Dr. Scott Gottlieb says that public option is the "heart" of Obama's plan and will resemble Medicare, which according to the Los Angeles Times is only eight years away from "insolvency." Gottlieb, a former official at the Centers for Medicare and Medicaid Services and a fellow at the American Enterprise Institute, wrote an op-ed for The Wall Street Journal explaining the flaws with that idea.
The Medicare-style public plan "will soon become the single dominant health plan, which is its political purpose. It will restructure the practice of medicine in the process," Gottlieb said, citing an estimate from health care researchers The Lewin Group, which said two-thirds of the privately insured "will move out of or lose coverage."
This would also impact doctors' pay, since patients shifting to a lower-cost government plan could cut their pay by 15 to 20 percent depending on their field.
According to The New York Times, five senior Republican senators have expressed their opposition to public option to Obama.

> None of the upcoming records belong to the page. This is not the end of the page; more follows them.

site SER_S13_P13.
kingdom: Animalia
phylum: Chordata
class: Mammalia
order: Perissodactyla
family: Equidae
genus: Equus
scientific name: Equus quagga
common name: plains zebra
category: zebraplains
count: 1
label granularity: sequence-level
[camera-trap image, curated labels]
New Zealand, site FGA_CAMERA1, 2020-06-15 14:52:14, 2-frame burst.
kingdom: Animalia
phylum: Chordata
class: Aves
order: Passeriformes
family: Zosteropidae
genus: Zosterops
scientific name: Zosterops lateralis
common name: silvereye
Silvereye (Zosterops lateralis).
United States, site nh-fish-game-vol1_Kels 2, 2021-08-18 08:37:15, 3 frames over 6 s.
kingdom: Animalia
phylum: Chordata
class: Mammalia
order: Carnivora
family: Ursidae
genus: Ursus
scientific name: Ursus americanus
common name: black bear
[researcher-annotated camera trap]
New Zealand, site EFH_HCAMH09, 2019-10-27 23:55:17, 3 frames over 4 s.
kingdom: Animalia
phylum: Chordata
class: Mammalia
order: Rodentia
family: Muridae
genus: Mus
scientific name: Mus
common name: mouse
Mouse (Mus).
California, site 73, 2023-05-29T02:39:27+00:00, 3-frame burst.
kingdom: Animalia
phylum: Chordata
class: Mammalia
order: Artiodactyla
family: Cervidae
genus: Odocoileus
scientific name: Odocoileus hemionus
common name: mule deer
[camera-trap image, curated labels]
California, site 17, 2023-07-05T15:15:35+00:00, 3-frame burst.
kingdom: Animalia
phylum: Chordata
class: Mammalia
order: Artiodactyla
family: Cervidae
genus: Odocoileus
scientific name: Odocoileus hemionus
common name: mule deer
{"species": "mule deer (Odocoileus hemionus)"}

"In a letter to Mr. Obama, they said that ‘forcing free market plans to compete with these government-run programs would create an unlevel playing field and inevitably doom true competition.'"
Several health care policy experts analyzed Obama's campaign plan for health care reform and pointed out that it would distort the market, "undercut private plans," and lead to the disappearance of private plans, ultimately leaving consumers with no option but the government plan.
According to the Wall Street Journal, the Senate Finance Committee has released three options for the public plan. "Under one, it would resemble Medicare: The government would administer the plan and set the rates."
The media should be examining this proposal carefully, since Medicare is a known financial disaster.
Another Kind of Reform
Although the networks didn't mention any free market solutions to America's health insurance dilemma, there are options other than expansion of government.
Gottlieb argued in his Journal op-ed that private plans "are more likely to lead payment reform efforts," and pointed out some good examples of private success.
"Among the promising examples of private innovation in health-care delivery: In Pennsylvania, the Geisinger Clinic's ‘warranty' program, where providers take financial responsibility for the entire episode of care; or the experience of the Blue Cross Blue Shield plans in Pennsylvania, Michigan and Virginia, where doctors are paid more for delivering better outcomes," Gottlieb said.
John H. Cochrane, the Myron S. Scholes Professor of Finance at the University of Chicago, wrote in Investor's Business Daily that "rigorous competition and free consumer choice are the only hope for better service, innovation and lower costs. This is especially true in health care, which is a complex and fast-changing service-oriented business."
Cochrane advocates "health-status insurance" and reversing the preference for employer-based group insurance."
"It makes no sense that the government pushes this system on us rather than encourage us to buy individual insurance that already protects against long-term illness," Cochrane said.